§ Excerpted text:
>>>
TeachingCalculus – Trigonometry – The Pythagorean theorem
Theorem: In a right-angled triangle with rectangular sides \(a\) and \(b\) and hypotenuse \(c\) we have: \(a^2+b^2=c^2\).
Proof: An elegant proof of the Pythagorean theorem is based on the following picture:
The area of the large square is \((a+b)^2\) and that of the small square is \(c^2\). The area of one of the four triangles is \(\frac{1}{2}ab\). So we have:
\[(a+b)^2=c^2+4\cdot\tfrac{1}{2}ab\quad\Longleftrightarrow\quad a^2+2ab+b^2=c^2+2ab\quad\Longleftrightarrow\quad a^2+b^2=c^2.\]The law of cosines is a generalization of the Pythagorean theorem:
Theorem: In an arbitrary triangle we have: \(a^2=b^2+c^2-2bc\cos(\alpha)\).
Proof: In the figure above we have according to the Pythagorean theorem: \(h^2=b^2-e^2\) and \(h^2=a^2-(c-e)^2\). Hence: \[b^2-e^2=a^2-c^2+2ce-e^2\quad\Longleftrightarrow\quad b^2=a^2-c^2+2ce.\]
Now we have: \(\cos(\alpha)=\dfrac{e}{b}\), which implies that \(e=b\cos(\alpha)\). So:
\[a^2=b^2+c^2-2bc\cos(\alpha).\]Further we have the law of sines:
Theorem: In an arbitrary triangle we have: \(\dfrac{a}{\sin(\alpha)}=\dfrac{b}{\sin(\beta)}\).
<<<
§ Data entries:
>>>
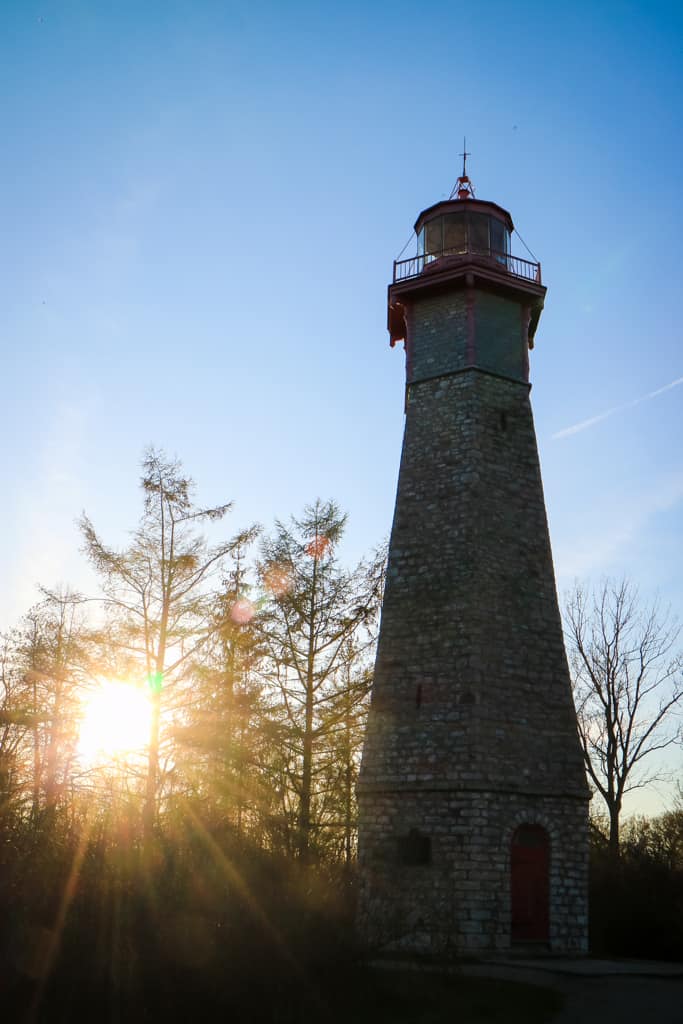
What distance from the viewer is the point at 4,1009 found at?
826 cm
<<<
>>>
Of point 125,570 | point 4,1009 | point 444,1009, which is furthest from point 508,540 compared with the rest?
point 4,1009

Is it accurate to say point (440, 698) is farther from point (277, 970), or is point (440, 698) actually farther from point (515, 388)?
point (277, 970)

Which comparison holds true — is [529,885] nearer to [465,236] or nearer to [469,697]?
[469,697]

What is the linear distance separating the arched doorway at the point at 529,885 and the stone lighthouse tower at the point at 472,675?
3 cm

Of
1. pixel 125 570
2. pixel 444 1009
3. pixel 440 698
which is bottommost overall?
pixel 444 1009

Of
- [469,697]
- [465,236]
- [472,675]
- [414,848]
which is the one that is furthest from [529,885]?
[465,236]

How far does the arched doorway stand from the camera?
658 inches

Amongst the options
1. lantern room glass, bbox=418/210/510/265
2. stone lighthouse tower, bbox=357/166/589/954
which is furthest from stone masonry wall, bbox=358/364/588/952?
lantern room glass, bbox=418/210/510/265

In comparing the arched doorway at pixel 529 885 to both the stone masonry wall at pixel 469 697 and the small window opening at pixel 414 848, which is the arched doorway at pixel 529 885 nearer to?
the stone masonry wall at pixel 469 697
<<<
§ The request: Copy the passage from the trigonometry text word for word, starting at "Proof: An elegant" and ending at "we have: \(a^2=b^2+c^2-2bc\cos(\alpha)\).". The records play no part in what is asked here.

§ Task result:
Proof: An elegant proof of the Pythagorean theorem is based on the following picture:
The area of the large square is \((a+b)^2\) and that of the small square is \(c^2\). The area of one of the four triangles is \(\frac{1}{2}ab\). So we have:
\[(a+b)^2=c^2+4\cdot\tfrac{1}{2}ab\quad\Longleftrightarrow\quad a^2+2ab+b^2=c^2+2ab\quad\Longleftrightarrow\quad a^2+b^2=c^2.\]The law of cosines is a generalization of the Pythagorean theorem:
Theorem: In an arbitrary triangle we have: \(a^2=b^2+c^2-2bc\cos(\alpha)\).